• _TASKS TO CARRY OUT_:
[A] List every named location (hospital, city, or state) that appears in the update about Kylie's transplant care.
[B] Pick up the update about Kylie's transplant care after its final sentence and keep writing it in the same first-person voice.

• _EXCERPTED PASSAGE_:
━━━━
We also received some very terrifying news from our transplant team. 
Our transplant pulmonologist at TCH (Texas Children’s Hospital) called in his connections at Children’s National in DC, he spoke with the head of the transplant department and got him to agree to release Kylie today (Friday).
She is able to breathe on her own but she is non stop throwing up mucus (31 times in 24 hours) so something is going on with her lungs. This is not normal for her at all, even when sick.
We will be leaving DC in a few hours, we pass right by our house on the way to Texas, so we will stop and pack a few things and give my oldest baby (McKenzie) a kiss and hug goodbye. She loves staying with my parents because she says she gets to be an only child again .
I hate leaving her but she has school.
Side note: during this crazy week at the hospital I was able to do a zoom meeting with Kenzie’s school about her IEP (for her autism) and she was found eligible! It went smoothly and I’m so excited for her to get some help 
We will then drive straight to Houston, it takes about 26 hours. We worked with the social worker in DC and all the charity flights that I saw recommended in the comments, I told her about. She looked into them and said they can only be used if Kylie is getting worse and needs a higher level of care (just like insurance said). I’m not sure if that is accurate or not? 
On Wednesday we had a phone conference with our transplant team. They told us that the blood that was taken from Kylie last week showed antibodies attacking her lungs again (a lot more than before). They also found a new type of antibody attacking the lungs, a very dangerous antibody. When I asked if this antibody could cause acute or chronic rejection, they responded that it could cause something worse than chronic rejection. I didn’t know there was something worse than chronic rejection?
━━━━
• _Saved entries_:
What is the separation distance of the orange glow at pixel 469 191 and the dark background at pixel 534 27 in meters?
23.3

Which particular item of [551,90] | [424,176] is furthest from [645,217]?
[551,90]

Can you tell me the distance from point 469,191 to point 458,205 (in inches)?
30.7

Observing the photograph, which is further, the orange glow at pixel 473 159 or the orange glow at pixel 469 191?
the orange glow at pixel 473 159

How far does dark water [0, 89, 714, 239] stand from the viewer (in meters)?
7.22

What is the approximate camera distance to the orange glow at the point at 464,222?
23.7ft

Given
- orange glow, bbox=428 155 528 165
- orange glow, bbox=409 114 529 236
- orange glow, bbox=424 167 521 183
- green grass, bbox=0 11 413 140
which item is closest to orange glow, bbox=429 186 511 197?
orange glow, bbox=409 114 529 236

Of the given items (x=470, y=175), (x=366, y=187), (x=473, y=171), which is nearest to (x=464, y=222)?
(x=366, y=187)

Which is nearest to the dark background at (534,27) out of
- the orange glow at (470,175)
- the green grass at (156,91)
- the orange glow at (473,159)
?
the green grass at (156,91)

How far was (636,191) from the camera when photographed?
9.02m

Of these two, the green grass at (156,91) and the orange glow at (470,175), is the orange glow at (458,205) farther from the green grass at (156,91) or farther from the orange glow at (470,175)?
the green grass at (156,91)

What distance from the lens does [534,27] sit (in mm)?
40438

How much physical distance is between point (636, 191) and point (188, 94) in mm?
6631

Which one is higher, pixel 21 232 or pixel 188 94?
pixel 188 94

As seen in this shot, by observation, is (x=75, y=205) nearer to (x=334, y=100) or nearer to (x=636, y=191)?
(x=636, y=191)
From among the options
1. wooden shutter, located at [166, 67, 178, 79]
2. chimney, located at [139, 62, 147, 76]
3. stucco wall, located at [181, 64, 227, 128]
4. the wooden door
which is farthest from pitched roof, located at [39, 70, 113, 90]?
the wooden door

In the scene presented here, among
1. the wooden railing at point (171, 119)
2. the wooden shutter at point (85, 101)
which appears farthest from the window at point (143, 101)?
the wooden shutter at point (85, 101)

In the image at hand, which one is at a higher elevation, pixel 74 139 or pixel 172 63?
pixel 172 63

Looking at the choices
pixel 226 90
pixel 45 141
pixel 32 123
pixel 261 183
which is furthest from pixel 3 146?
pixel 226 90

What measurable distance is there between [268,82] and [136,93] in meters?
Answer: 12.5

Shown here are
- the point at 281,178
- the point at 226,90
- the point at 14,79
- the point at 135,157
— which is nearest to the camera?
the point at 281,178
━━━━
• _TASK-BY-TASK OUTPUTS_:
[A] Texas Children's Hospital (TCH), Children's National, DC, Texas, Houston

[B]
They are very concerned. 
I am anxious to get Kylie to Texas and get some answers. I was so excited when they told us she didn’t have any antibodies anymore a month ago. I feel so disappointed, but I refuse to give into whatever the devil is trying to do.
God will have the last say. He is not finished with Kylie. Even though I’m terrified and my nerves are wrecked, I’m going to trust Him because that’s all I can do right now.
Again, Thank you all so much for your donations (link below). I can’t express how grateful we are for each of you. We don’t know how long we will be in Texas and your generosity has taken such a huge burden off our shoulders. The relief it has given me brings me to tears and leaves me speechless. Thank you all so much. We could not do this journey without each of you.
We love you 
Please continue to pray for Kylie 
**Im so sorry that I have posted so many updates this week. I try not to spam you with updates. I know you all love Kylie (we love you all too) and I don’t want anyone to worry. — at Children’s National Hospital Washington DC.